Concernant le coût de l’abaissement de l’âge de la scolarité obligatoire à 3 ans, l’estimation que vous donnez du coût du financement du privé nous semble être une estimation basse. D’autres calculs avancent un montant de 150 millions d’euros. Abstraction faite de la bataille de chiffres, le cadeau au privé reste patent.

L’augmentation de 300 postes supplémentaires au concours d’entrée pour l’enseignement privé alors que six académies voient leur nombre de postes au concours du public divisé par deux, dans la poursuite d’une baisse importante et continue depuis 2017, va dans le sens de ces cadeaux que nous dénonçons.

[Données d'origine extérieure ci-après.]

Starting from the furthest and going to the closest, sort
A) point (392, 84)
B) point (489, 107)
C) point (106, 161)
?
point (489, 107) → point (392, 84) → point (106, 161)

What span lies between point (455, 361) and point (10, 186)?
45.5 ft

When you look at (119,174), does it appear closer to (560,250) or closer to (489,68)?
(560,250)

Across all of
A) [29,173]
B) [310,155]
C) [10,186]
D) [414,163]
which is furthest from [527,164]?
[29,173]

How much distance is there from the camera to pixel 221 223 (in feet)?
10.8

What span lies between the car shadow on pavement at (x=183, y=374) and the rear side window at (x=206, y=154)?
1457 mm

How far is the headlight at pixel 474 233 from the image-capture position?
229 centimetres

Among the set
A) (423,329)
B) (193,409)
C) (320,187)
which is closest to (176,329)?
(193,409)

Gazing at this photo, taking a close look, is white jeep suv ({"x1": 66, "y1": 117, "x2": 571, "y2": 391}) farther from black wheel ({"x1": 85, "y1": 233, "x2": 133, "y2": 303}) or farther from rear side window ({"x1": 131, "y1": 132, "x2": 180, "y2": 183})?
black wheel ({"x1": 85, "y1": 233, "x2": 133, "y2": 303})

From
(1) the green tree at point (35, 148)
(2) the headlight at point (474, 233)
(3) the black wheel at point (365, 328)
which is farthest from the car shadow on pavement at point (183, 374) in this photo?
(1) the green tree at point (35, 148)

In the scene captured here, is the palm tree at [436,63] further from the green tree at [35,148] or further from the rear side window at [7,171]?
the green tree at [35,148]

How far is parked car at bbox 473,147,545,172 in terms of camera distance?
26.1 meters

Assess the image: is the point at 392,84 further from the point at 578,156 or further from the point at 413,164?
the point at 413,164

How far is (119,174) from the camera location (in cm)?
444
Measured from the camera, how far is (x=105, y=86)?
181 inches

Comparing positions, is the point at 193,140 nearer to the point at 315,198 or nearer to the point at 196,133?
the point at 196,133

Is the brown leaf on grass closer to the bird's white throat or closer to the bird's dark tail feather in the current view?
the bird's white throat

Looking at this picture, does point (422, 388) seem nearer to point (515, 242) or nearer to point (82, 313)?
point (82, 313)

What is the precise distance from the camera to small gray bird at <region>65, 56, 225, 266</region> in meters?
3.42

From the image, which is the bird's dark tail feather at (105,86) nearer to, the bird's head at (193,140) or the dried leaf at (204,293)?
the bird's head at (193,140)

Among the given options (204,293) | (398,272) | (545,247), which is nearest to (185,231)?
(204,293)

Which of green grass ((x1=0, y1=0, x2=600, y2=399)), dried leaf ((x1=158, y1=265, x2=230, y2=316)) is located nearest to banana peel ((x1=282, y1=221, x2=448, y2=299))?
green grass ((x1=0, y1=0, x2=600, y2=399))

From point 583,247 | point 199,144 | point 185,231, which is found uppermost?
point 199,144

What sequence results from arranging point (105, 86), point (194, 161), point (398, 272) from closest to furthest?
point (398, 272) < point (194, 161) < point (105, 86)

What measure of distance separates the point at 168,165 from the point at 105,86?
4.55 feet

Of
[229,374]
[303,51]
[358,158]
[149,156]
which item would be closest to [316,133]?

À propos de la mise en place des EPSF de nombreuses interprétations du texte de loi circulent en effet, vous adressez aux maires dans votre courrier celle que le Ministre tente de faire valoir dans l’opinion.

Nous nous en tiendrons au texte de la loi :

« Art. L. 421-19-19. – Les établissements publics des savoirs fondamentaux sont dirigés par un chef d’établissement qui exerce simultanément les compétences attribuées au directeur d’école par l’article L. 411‑1 et les compétences attribuées au chef d’établissement par l’article L. 421‑3. Un ou plusieurs chefs d’établissement adjoints, dont un au moins est en charge des classes du premier degré, exercent aux côtés du chef d’établissement. Ce chef d’établissement adjoint, en charge du premier degré, est issu du premier degré. Les modalités de son recrutement sont fixées par décret. »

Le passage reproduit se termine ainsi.